The fourth recommendation was to explore options for supporting comprehensive vaccination programs for adults. Financial barriers may prevent the successful implementation of expanded influenza vaccination recommendations in adults. For example, while the VFC program supports costs associated with vaccination of low-income, uninsured children and Medicare pays for vaccination of all persons over the age of 65 years, only Medicaid, which almost never covers all the costs of influenza vaccination, finances vaccination for poor, uninsured, or disabled adults between the ages of 18 and 65. Financing options that will improve program effectiveness need to be considered. Any changes in the financing will have to balance the nation’s public health goals with industry’s need for adequate pricing to ensure a rate of return that will encourage continued investment in vaccine research and development.


The fifth recommendation was to better understand the burden of influenza illness in the United States. Annual vaccine use in the United States has reached about 80 million doses per year. Despite this, influenza continues to cause 36,000 deaths and over 200,000 hospitalizations per year. Efforts to accurately characterize the impact of the vaccination program on influenza disease and death are hampered by several factors: annual variations in influenza disease severity, which make tracking of disease trends difficult; the absence of a uniquely identified influenza syndrome; and, lack of an etiological diagnosis in most persons with febrile or respiratory illness. It is a concern, when trying to accurately estimate the contribution of influenza on exacerbating non-respiratory illnesses, such a acute myocardial infarction and congestive heart failure. Because of these factors, disease burden has generally been estimated using mathematical models that identify excess rates of specific illnesses during the influenza season. More precise metrics are needed to better estimate program impacts and vaccine effectiveness.
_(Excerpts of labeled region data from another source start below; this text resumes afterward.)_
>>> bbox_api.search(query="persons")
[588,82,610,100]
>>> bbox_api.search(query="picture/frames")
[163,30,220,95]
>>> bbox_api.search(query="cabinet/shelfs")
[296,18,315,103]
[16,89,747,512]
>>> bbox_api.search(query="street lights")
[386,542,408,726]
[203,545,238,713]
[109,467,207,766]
The sixth recommendation was to implement new surveillance systems to better assess program impacts and vaccine effectiveness on an ongoing basis. Influenza surveillance systems in the United States have been developed to monitor the annual spread, causative strains, and population burden of influenza disease. Defining overall program impacts and assessing annual vaccine effectiveness have not been primary objectives. New surveillance systems should be implemented to help fill the gap. A pilot program using this approach in children has been implemented in three metropolitan areas. Surveillance of pediatric populations is particularly important as new recommendations for universal vaccination of children between 6 and 23 months of age were adopted in 2004. Further expansions of the vaccination program are currently being considered.
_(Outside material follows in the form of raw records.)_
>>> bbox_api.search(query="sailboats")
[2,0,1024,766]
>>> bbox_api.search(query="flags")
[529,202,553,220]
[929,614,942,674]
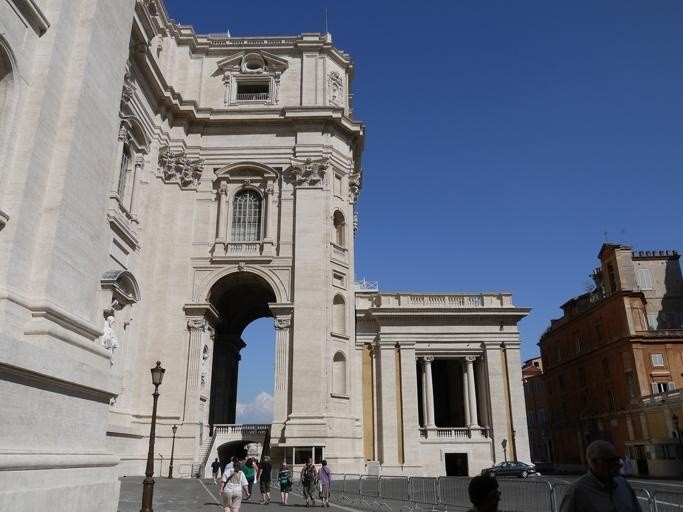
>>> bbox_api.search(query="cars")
[484,460,536,478]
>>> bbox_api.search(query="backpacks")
[303,464,314,487]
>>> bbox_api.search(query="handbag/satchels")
[316,480,322,493]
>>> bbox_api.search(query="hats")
[264,456,270,464]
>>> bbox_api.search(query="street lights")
[140,360,166,511]
[167,425,178,479]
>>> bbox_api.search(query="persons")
[211,456,259,512]
[104,316,120,349]
[301,457,318,508]
[559,441,643,512]
[466,475,501,512]
[277,464,291,504]
[317,460,331,507]
[258,455,272,505]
The seventh recommendation was to reinforce the importance of influenza vaccination for healthcare workers. Although most patients and healthcare providers are aware of the value of influenza vaccine, many healthcare workers choose not to get vaccinated. According to the National Health Interview Survey for healthcare workers, only 38 percent of healthcare providers in this country receive influenza vaccines, annually. DHHS should work with professional medical organizations to strengthen influenza vaccination efforts among all healthcare workers.
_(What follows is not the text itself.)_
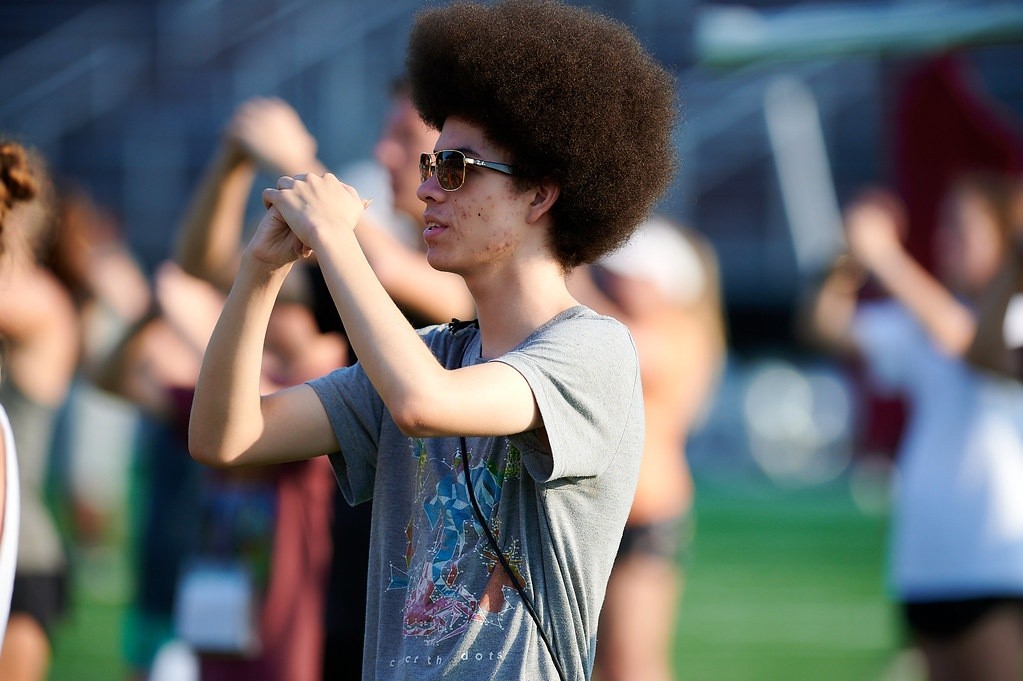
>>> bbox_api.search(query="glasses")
[419,150,512,192]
The eighth and final recommendation was to conduct a comprehensive review of the influenza research program and identify gaps and areas for additional support. A wide range of influenza disease and prevention-related research is being supported and conducted by multiple agencies in the public and private sectors. An influenza research program review that describes ongoing activities, defines key objectives, and identifies gaps in the research portfolio is an important first step in strengthening the program and in assuring that innovations will occur in the future that will prevent the most common and the most deadly of all vaccine-preventable diseases in the United States.


Dr. Helms noted that this completed the report. He thanked the individuals who participated in this effort and asked any members of the working group who have caught errors to bring it to their attention now and to participate in the discussion.